REQUIRED WORK: Return exactly the run of lines that begins at the line containing "Round house project" and ends at the last line of the material below; pictures stay out.

THE RECORDS:
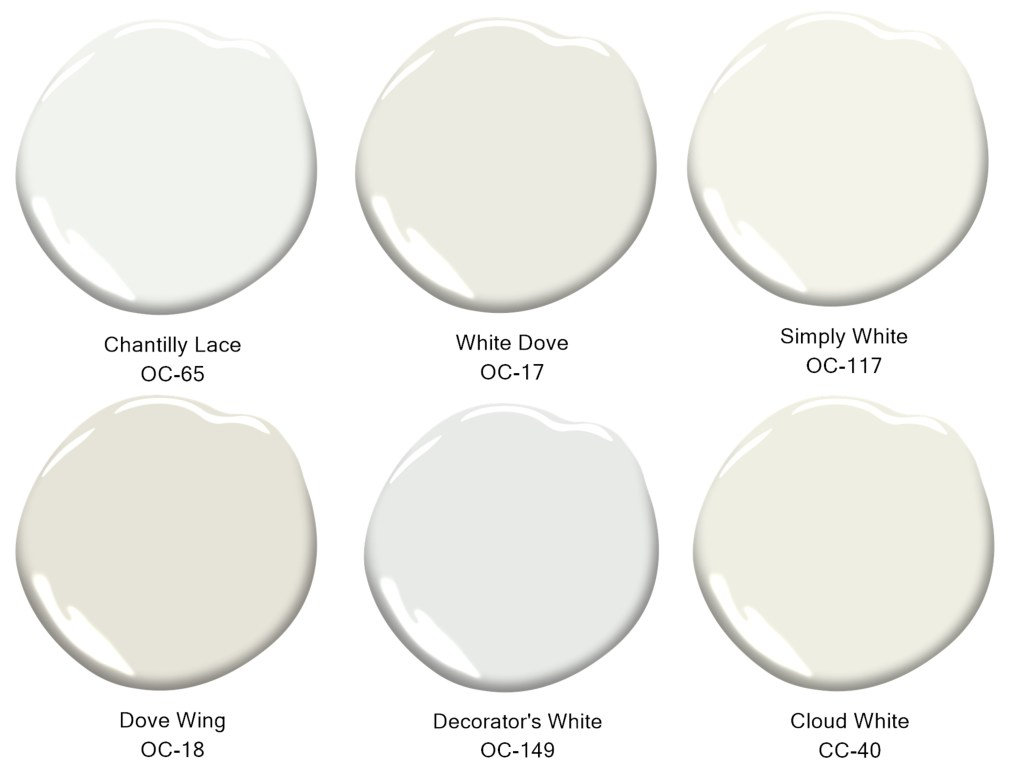 six shades of white paint home remodel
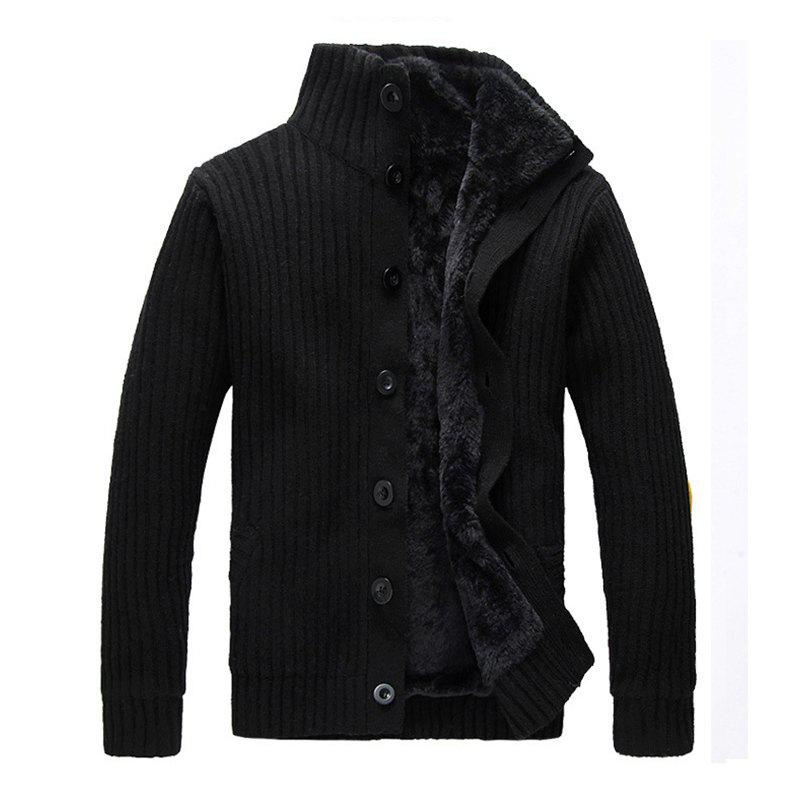 Latest New Man Winter Full Sleeve Stand Collar Thick Fashion Solid Sweatercoat Casual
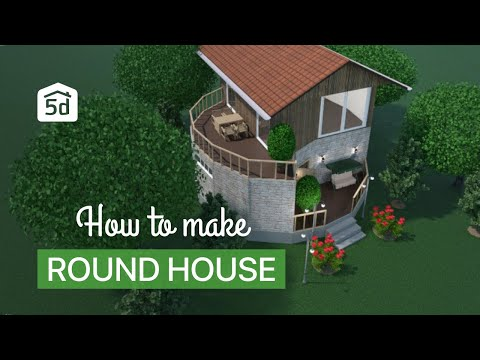Round house project by planner 5d android app youtube for Planner 5d design d interni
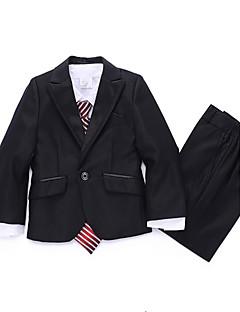Boy's Casual Fashion Suits & Blazers & Vests & Pants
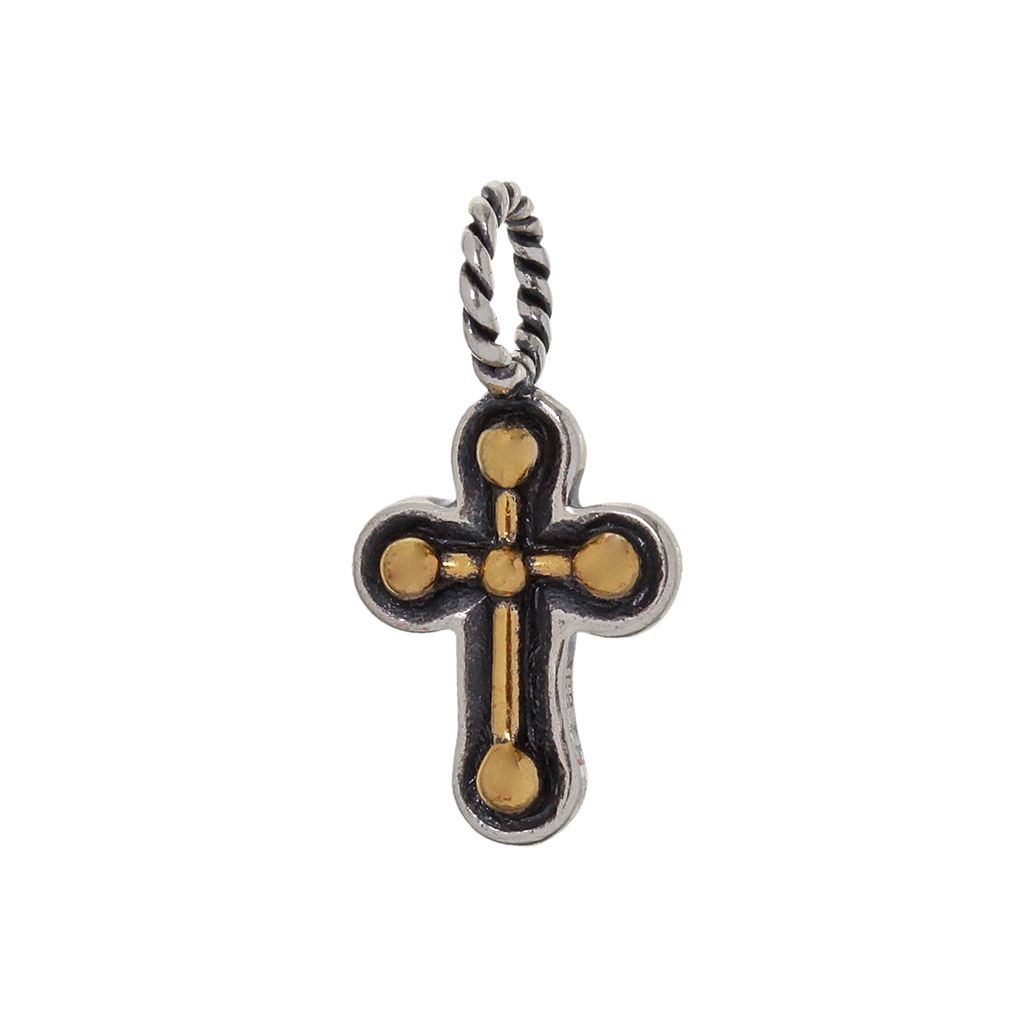 Individuality Beads 24k Gold Over Silver & Sterling Silver Cross Charm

RESPONSE BELOW:
Round house project by planner 5d android app youtube for Planner 5d design d interni
Boy's Casual Fashion Suits & Blazers & Vests & Pants
 Individuality Beads 24k Gold Over Silver & Sterling Silver Cross Charm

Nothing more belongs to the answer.